Before we delve into the details, let’s understand the difference between the attack vector and attack surface.
While an attack vector refers to a way through which malicious actors can gain access to a system or network, the attack surface refers to the sum of all potential attack vectors that malicious actors can use to compromise a system or network.
Common attack vector types
The common attack vector types that attackers exploit include the following.
- Vulnerabilities that are unintended flaws in software programs can be leveraged by attackers to perform malicious activities.
- Misconfiguration of databases and servers can result in personal or sensitive data being exposed.
- Weak encryption can lead to the compromise of credentials, sensitive, or financial data.
- Attackers use phishing, a social engineering technique that plays on human emotions, to trick targets into revealing sensitive information or providing attacks with access to systems and networks.
- Distributed Denial of Service (DDoS) bombards the network with traffic in order to disrupt normal functioning.

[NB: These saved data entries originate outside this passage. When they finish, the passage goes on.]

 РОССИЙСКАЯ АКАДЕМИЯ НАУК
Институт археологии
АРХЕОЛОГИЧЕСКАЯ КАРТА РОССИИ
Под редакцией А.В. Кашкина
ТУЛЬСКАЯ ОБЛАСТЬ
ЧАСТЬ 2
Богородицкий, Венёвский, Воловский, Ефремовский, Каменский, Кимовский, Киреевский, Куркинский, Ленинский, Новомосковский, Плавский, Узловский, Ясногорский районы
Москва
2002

- Use of compromised or weak credentials can allow attackers an entry into the system. This can be relatively more harmful if the credentials belong to admins or those with higher levels of permissions than users.
- Man-in-the-middle attacks involve bad actors eavesdropping on internet communication between two parties and potentially altering the transferred information.
- Third-party vendors whose systems can be breached to gain access to the systems of the targeted organization.
- Different types of malware can be introduced in the system to steal information or take control over target systems.
Exploiting attack vectors
There are two major ways to exploit attack vectors—active and passive.
Active attacks intend to alter or affect the operation of system resources. Examples include ransomware infections, email spoofing, and man-in-the-middle attacks.
Passive attacks involve accessing systems for information and not altering the resources in any way. Examples include social engineering techniques such as phishing.